- [EXCERPT]
+ + + + + + +

Oladipo's Return to Bring Changes

It looked like the first day of training camp. Twenty-six media members showed up for the Pacers' practice at St. Vincent Center on Tuesday, filling the waiting area outside the gymnasium. But they were there for one reason and one reason only: to speak with Victor Oladipo, who makes his long-awaited and much-hyped return on Wednesday against Chicago.

Indirectly, that's a potential problem for a team that has benefited from outstanding chemistry so far this season, compiling a 30-17 record that ties it for fifth place in the Eastern Conference, 2 1/2 games back of second. Will all the attention suddenly directed toward one player bruise egos? Will the return of the only player on the roster to have made an All-Star team disrupt the balance of a harmonious group? Will the minutes and shots Oladipo gets leave some players feeling underemployed?

Coach Nate McMillan put those topics before his players following practice, starting with the suddenly swollen media presence. While merely a half-dozen or so reporters attend many practices, Oladipo's impending return gave this one the appearance of a major news event. Which it is.

"You can look over here today and see the change is coming," McMillan said. "So how do you deal with that mentally as a player? I'm sure some of the guys are feeling, We've been busting our behinds all season long and haven't gotten the respect and attention and all of a sudden we're getting it today. I can't say how they're going to deal with that, but I did address that with our guys today."

McMillan also addressed the need for everyone, Oladipo included, to be prepared to sacrifice. Sacrifice shots, sacrifice minutes, perhaps even sacrifice whether they play or not. It won't be like training camp, however, when teams have several practices and four preseason games to work out a plan. This adjustment process will come in real games in the heat of a tight race for playoff seeding.

McMillan knows about abruptly changing roles. Four seasons into his NBA career he had started nearly 90 percent of the games he had played for Seattle. Then on draft night in 1990 the Sonics drafted another point guard, Gary Payton, with the second overall pick and declared Payton would be the next season's starter.

A front office executive called McMillan to ask whether he wanted to be traded to a team where he could start. McMillan said no.

"We made it work," McMillan recalled.

McMillan didn't start a game the following season and was just a part-time starter the rest of his career. But he wound up having his jersey number retired, was voted a captain, and earned the nickname "Mr. Sonic" for his career contributions.

Now he can only hope his players — Oladipo included — accept reduced roles as gracefully as he did. Eventually, anyway.

+ + + + + + +

Condense the paragraph of the article on Oladipo's return that begins "McMillan also addressed the need" into a short bulleted list that keeps its main facts. The data after this point is not needed.

- [MATERIAL]
+ + + + + + +

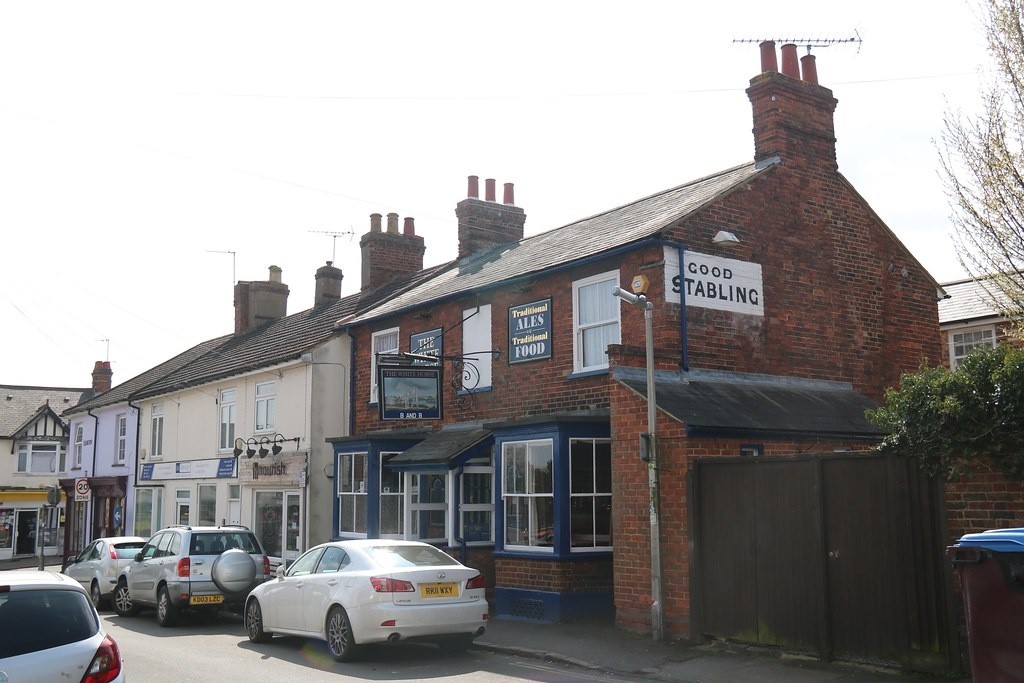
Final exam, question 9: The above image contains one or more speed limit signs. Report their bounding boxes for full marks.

+ + + + + + +

- [WRITTEN ANSWER]
- McMillan told everyone, Oladipo included, to be ready to sacrifice shots, minutes, and perhaps even whether they play.
- Unlike training camp, there will be no several practices and four preseason games to work out a plan.
- The adjustment will happen in real games during a tight race for playoff seeding.